Grundlegend also ist die Klub-WM tatsächlich ein großer Schritt in Richtung mehr Teilhabe. Endlich gibt es ein Format, bei dem sich Klubs aus aller Welt um ernsthafte Kohle und jenseits eines Halligalli-Kicks messen. Dafür gibt es durchaus Nachfrage. Europas Klubs müssen nun auf dem Platz überhaupt erst mal die Existenz der anderen anerkennen, die sie sonst jenseits von Werbetouren gern vergessen. Die wiederum können sich auf Weltniveau messen. Und falls es die Mamelodi Sundowns oder Al-Ahly sensationell ins Halbfinale schaffen, dürfte das einen globalen Enthusiasmus bringen, wie der WM-Erfolg Marokkos in Katar 2022.
Chance auf neues Publikum
Durchaus bringt das Turnier zudem die Chance, ein neues Publikum in vielen afrikanischen oder asiatischen Staaten zu begeistern, wo die meisten Fans trotz traditionsreicher eigener Teams am liebsten Premier League oder La Liga gucken. Blamagen bei der Klub-WM könnten den Lack des europäischen Männerfußballs empfindlich ankratzen. Schon die globalen Nationenturniere mit Stars of colour wie Pelé oder Maradona dienten ab den 1960er Jahren in vielen ehemaligen Kolonialstaaten als Empowerment-Erzählung. Angesichts des aktuell massiven Glaubwürdigkeitsverlusts des sogenannten Westens ist der Nährboden für Aufbruchstimmung da.
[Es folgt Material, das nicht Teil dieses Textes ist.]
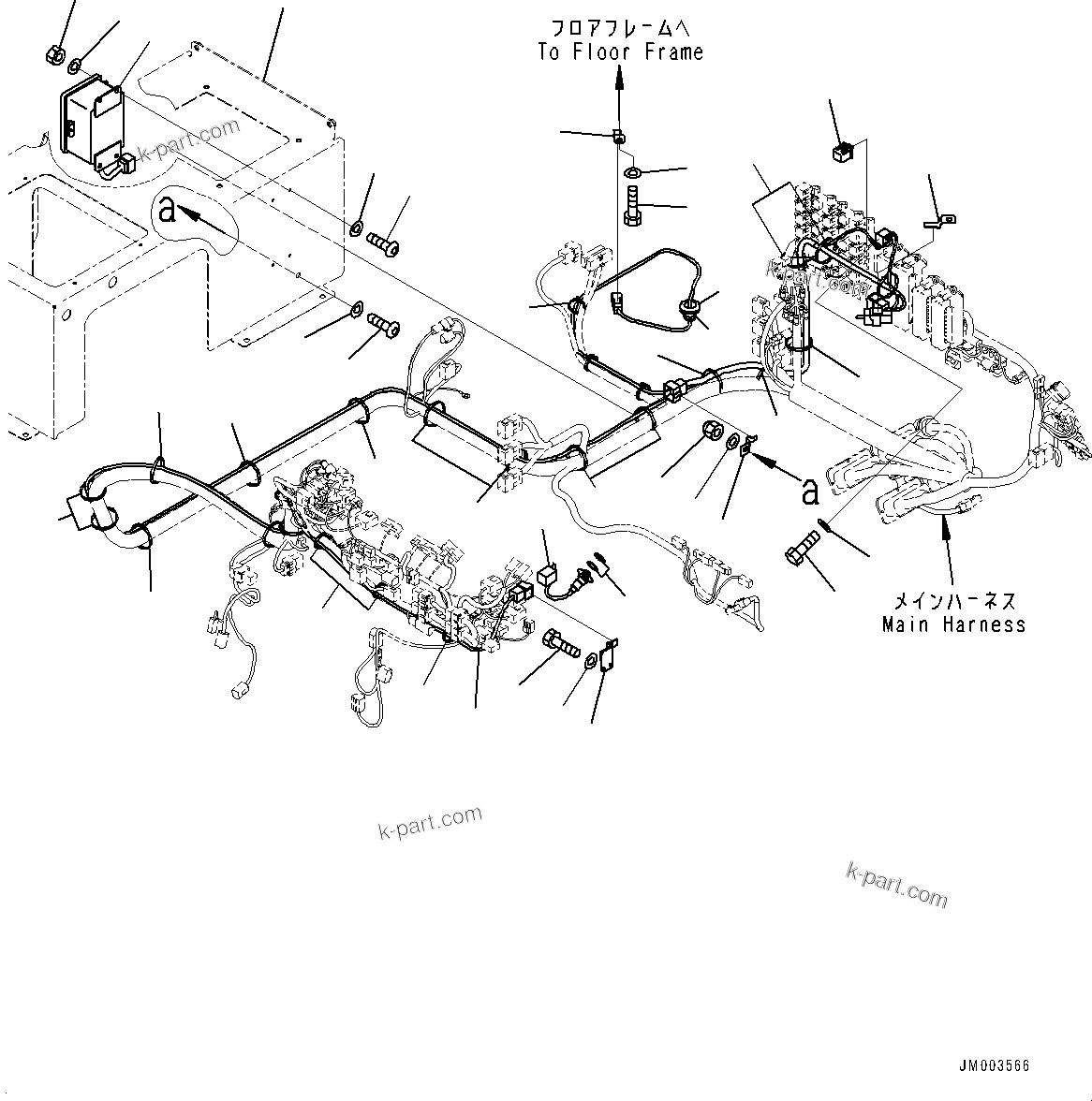 フロアフレームへ
To Floor Frame

k-part.com

a

k-part.com

a

メインハーネス
Main Harness

k-part.com

k-part.com

JM003566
Naiv und paternalistisch ist, andererseits, auch die Erzählung: „Warum so grummelig? Die netten Leute aus dem Globalen Süden freuen sich doch so.“ Denn die meisten Fans aus prekären Staaten feiern Spitzenfußball grundsätzlich unkritisch ab – was auch damit zusammenhängt, dass sie a) größere Sorgen haben, b) in ihren Staaten Schlimmeres gewohnt sind und c) Fußball das oft einzige Highlight im perspektivlosen Alltag ist und keine Moralerzählung. Die Kritik aus Europa an der Klub-WM – wirtschaftlich wie ökologisch – ist dringend nötig und berechtigt. Sie wird nicht eurozentrisch, nur weil sie anderswo keine Rolle spielt.
Keine echte Umverteilung
Auch ist Infantinos Turnier von echter Umverteilung weit entfernt. Das beginnt schon bei den Antrittsgeldern: Afrikanische Starter erhalten 9,55 Millionen Dollar, südamerikanische 15,21 Millionen und europäische bis zu 38,19 Millionen Dollar. Die Lücken zwischen diesen Teams werden also eher größer, statt kleiner. Und natürlich kommen die Einnahmen größtenteils – trotz eines viel beschworenen Solidaritätsfonds – nicht nationalen Ligen zugute, sondern allein den dicken Schiffen, die dort ohnehin dominieren. So dürfte die Klub-WM vielen Superligen Vorschub leisten. Zumal ihr Qualifikationsmodus ganz offensichtlich darauf abzielt, kommerziell attraktiven Klubs eine Teilnahme zu ermöglichen, statt nach jüngsten sportlichen Meriten zu gehen.
Das mutmaßliche Ergebnis: Superreichtum einzelner Großklubs wird etwas breiter über den Globus verteilt. Das ist wirklich empowernd. Aber nur ein kleines bisschen.